*Extrait:*
►

Il faut choisir, en outre, le mode de répartition des sièges complémentaires – ceux qui restent à pourvoir au terme d’une répartition arithmétique, dès lors qu’un parlementaire ne saurait être coupé en morceaux. La méthode du «plus fort reste» – les listes ayant le plus de voix restantes après utilisation de celles qui ont permis la première attribution – favorise plutôt les petits partis, cependant que la méthode de la «plus forte moyenne» – où l’on prend en compte le nombre de sièges déjà obtenus – favorise les listes les plus prospères.

Les listes, de surcroît, peuvent être bloquées ou susceptibles d’apparentements. En mai 1951, une loi introduit ainsi un correctif majoritaire dans le scrutin proportionnel, en sachant que ni le Parti communiste ni le parti gaulliste ne seront en mesure d’en bénéficier. Elle rend possibles des alliances entre listes, qui doivent être annoncées avant le vote: si ces dernières obtiennent ensemble la majorité absolue des suffrages dans un département, tous les sièges leur reviendront – tripatouillage aux effets déplorables. Enfin, un panachage entre listes – la faculté pour les électeurs de choisir des candidats de listes différentes – peut être prévu ou refusé.

Derrière l’unité apparente du scrutin proportionnel apparaît, en somme, une grande diversité de configurations possibles. Ainsi devrait-on toujours préciser le type de représentation proportionnelle envisagé lorsqu’on promeut cette dernière. Encore faut-il préciser ce que l’on entend obtenir par de telles propositions.

Modifier une loi électorale n’est jamais une mince affaire. Même lorsqu’ils ne sont pas organisés par la Constitution, les modes de scrutin sont au cœur de l’organisation constitutionnelle du pays – donc du système politique. Maurice Duverger défendait ainsi, au mitan du xxe siècle, l’idée que le système politique et partisan d’un pays était partiellement déterminé par le mode de scrutin qui y était privilégié. Sous ce rapport, il faut d’emblée faire litière de deux illusions.

La première voudrait que les querelles de clocher et ambitions personnelles s’effacent, lors d’une réforme du mode de scrutin, au profit de la quête d’un système objectivement meilleur. L’expérience historique révèle pourtant que ces réformes sont habituellement mises au service de l’intérêt, à court terme, de leurs promoteurs. Les considérations tactiques priment toujours en la matière. On change la loi électorale lorsque cela bénéficie à son camp. Ainsi s’explique le coût politique habituel de telles réformes: on soupçonne toujours chez ceux qui les portent le désir secret de servir plutôt leurs intérêts que la justice électorale.

Une seconde illusion voudrait qu’une réforme électorale produise des résultats immédiats presque mécaniques dans l’ordre des comportements électoraux, de l’organisation des débats parlementaires et de l’équilibre des pouvoirs. Les modes de scrutin, pourtant, ne font pas tout et le comportement des électeurs, souvent inattendu, est toujours susceptible d’étonner ceux qui les réforment – surtout lorsque s’accroît la distance temporelle avec la réforme. On ne défend une réforme électorale, en général, qu’au terme d’un bilan coût-avantage dont le résultat dépend toujours d’une conjoncture précise. Ainsi se comprennent les palinodies de grandes figures de la vie politique française qui purent défendre, à différents moments de leur trajectoire, des positions radicalement différentes sur le sujet.

◄

*Travail à faire:*
1 - D'après l'extrait, quelle méthode de répartition des sièges complémentaires favorise plutôt les petits partis ?
2 - Dans la liste ci-dessous, recopiez les lignes comprises entre celle qui contient « What distance away from the camera is » et celle qui contient « 32969 millimetres », incluses, en substituant « viewer » à « camera ».

[Questions spatiales sur des scènes]
►

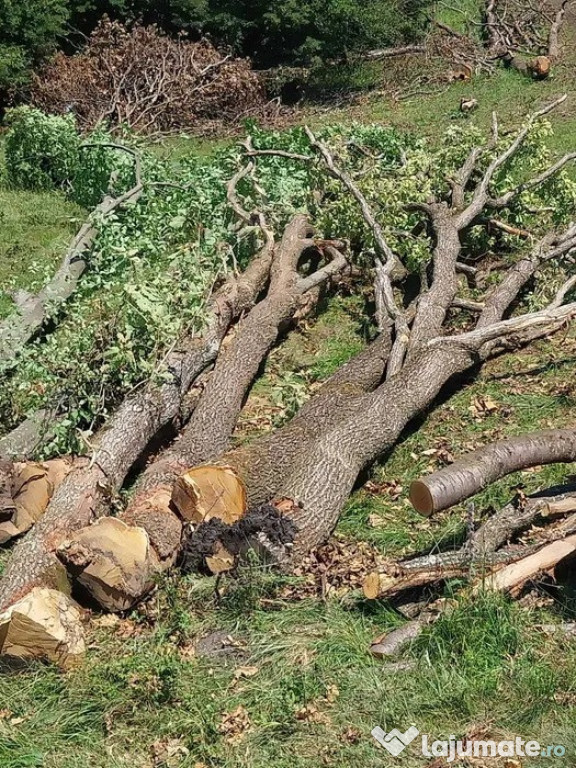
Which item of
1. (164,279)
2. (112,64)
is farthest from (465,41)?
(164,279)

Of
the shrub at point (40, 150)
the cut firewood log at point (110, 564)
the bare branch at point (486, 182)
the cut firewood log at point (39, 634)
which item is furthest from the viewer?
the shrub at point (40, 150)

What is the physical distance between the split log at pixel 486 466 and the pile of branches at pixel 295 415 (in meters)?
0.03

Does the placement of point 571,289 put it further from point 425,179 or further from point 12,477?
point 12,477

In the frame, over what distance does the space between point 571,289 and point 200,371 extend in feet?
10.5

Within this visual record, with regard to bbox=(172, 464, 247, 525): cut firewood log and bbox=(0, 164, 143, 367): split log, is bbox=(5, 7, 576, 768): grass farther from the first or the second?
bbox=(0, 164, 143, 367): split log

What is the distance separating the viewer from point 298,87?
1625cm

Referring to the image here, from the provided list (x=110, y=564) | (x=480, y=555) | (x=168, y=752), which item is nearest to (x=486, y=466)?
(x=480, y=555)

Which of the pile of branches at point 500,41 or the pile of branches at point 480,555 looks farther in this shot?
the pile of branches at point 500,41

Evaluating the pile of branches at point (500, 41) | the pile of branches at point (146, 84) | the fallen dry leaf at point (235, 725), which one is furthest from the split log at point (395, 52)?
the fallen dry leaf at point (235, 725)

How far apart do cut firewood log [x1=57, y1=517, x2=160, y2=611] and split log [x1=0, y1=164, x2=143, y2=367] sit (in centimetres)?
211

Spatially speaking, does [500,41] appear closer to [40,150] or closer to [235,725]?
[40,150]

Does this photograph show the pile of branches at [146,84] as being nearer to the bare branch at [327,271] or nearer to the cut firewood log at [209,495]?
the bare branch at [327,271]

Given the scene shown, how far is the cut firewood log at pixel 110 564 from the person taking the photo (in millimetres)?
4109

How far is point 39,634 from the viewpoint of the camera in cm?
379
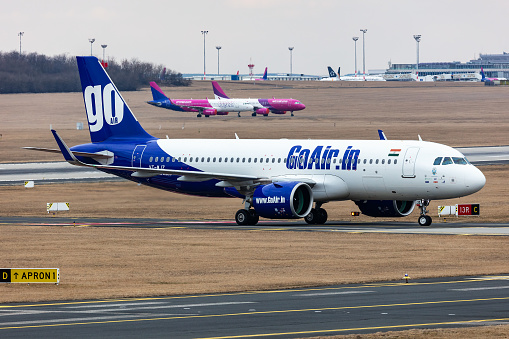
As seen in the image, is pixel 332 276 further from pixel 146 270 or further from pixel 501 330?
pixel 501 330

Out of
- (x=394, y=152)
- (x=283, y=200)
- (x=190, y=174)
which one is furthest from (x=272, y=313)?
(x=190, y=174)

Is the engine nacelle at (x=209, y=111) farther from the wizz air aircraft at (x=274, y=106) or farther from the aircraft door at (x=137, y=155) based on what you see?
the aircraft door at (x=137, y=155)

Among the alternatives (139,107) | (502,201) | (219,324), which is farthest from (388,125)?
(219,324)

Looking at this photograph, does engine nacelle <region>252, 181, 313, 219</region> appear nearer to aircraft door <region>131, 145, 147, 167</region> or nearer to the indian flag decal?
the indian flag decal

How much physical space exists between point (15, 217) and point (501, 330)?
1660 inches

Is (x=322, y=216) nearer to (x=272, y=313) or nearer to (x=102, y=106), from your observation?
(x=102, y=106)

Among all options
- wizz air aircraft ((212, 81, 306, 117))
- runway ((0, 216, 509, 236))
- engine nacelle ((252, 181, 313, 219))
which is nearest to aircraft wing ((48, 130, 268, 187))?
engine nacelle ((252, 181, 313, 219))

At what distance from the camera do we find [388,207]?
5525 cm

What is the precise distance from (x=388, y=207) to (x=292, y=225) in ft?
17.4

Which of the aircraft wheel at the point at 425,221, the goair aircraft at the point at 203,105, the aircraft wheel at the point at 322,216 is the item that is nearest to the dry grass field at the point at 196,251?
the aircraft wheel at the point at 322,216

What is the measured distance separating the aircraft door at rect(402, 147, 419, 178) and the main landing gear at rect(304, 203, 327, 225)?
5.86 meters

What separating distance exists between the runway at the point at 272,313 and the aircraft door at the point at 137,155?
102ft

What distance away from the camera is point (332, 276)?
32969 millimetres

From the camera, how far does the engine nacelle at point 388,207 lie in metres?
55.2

◄
►

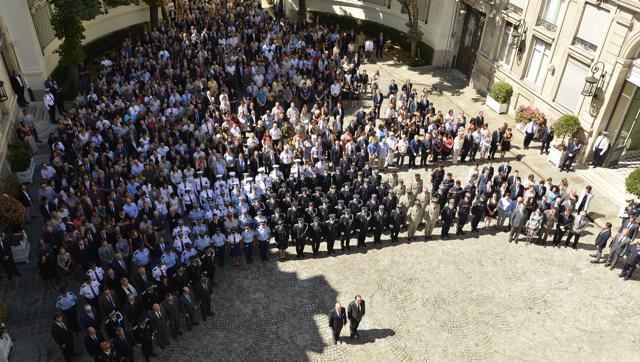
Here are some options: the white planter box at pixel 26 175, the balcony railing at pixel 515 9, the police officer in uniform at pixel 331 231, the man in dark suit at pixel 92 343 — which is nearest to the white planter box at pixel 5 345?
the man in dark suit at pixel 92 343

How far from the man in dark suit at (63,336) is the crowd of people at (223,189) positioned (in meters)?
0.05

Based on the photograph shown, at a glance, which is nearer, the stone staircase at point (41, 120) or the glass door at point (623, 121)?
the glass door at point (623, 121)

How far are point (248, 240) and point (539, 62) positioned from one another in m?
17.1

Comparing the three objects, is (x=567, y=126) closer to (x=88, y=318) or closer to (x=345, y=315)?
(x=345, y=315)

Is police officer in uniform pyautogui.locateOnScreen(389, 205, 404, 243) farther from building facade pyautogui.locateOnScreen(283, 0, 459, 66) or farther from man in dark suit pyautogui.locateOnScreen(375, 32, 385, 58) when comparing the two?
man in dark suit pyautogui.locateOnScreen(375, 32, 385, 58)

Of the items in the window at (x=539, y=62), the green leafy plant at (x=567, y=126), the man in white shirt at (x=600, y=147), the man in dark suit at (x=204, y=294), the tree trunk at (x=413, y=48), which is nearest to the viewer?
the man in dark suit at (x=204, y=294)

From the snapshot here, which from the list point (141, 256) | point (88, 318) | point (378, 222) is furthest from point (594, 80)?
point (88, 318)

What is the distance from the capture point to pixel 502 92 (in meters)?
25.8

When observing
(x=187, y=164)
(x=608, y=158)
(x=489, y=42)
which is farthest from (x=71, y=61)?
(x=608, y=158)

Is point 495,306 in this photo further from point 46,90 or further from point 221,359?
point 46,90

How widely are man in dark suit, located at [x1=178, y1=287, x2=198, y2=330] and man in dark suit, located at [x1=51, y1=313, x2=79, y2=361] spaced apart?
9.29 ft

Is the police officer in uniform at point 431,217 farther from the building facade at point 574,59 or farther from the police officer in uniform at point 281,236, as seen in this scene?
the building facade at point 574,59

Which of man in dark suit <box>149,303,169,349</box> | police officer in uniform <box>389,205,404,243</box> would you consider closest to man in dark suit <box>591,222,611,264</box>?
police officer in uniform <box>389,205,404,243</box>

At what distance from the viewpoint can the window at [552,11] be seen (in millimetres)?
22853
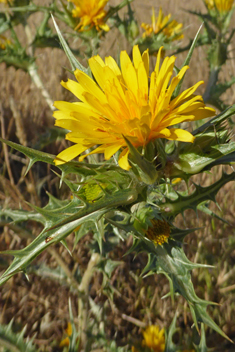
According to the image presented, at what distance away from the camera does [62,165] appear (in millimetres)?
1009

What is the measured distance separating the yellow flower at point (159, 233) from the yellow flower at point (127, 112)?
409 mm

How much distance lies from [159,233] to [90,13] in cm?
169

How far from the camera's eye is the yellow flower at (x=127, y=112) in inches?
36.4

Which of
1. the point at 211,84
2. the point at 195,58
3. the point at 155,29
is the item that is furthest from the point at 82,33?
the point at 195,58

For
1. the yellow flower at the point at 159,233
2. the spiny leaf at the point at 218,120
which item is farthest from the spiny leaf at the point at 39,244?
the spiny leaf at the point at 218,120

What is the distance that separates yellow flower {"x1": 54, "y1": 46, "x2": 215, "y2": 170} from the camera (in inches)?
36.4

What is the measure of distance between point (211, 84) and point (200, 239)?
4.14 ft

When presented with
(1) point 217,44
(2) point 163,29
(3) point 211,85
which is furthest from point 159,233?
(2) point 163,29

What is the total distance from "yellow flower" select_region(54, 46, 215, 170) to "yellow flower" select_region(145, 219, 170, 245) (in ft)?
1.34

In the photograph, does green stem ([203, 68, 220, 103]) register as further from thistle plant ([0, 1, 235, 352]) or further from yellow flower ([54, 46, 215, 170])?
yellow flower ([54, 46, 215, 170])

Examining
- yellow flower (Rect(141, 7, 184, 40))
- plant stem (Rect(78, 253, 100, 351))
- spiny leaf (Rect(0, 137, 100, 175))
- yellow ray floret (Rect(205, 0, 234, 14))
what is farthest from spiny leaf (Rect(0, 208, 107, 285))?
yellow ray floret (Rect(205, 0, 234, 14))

◄

*Liste des solutions:*
1 - La méthode du « plus fort reste ».

2 -
What distance away from the viewer is point (332, 276)?
32969 millimetres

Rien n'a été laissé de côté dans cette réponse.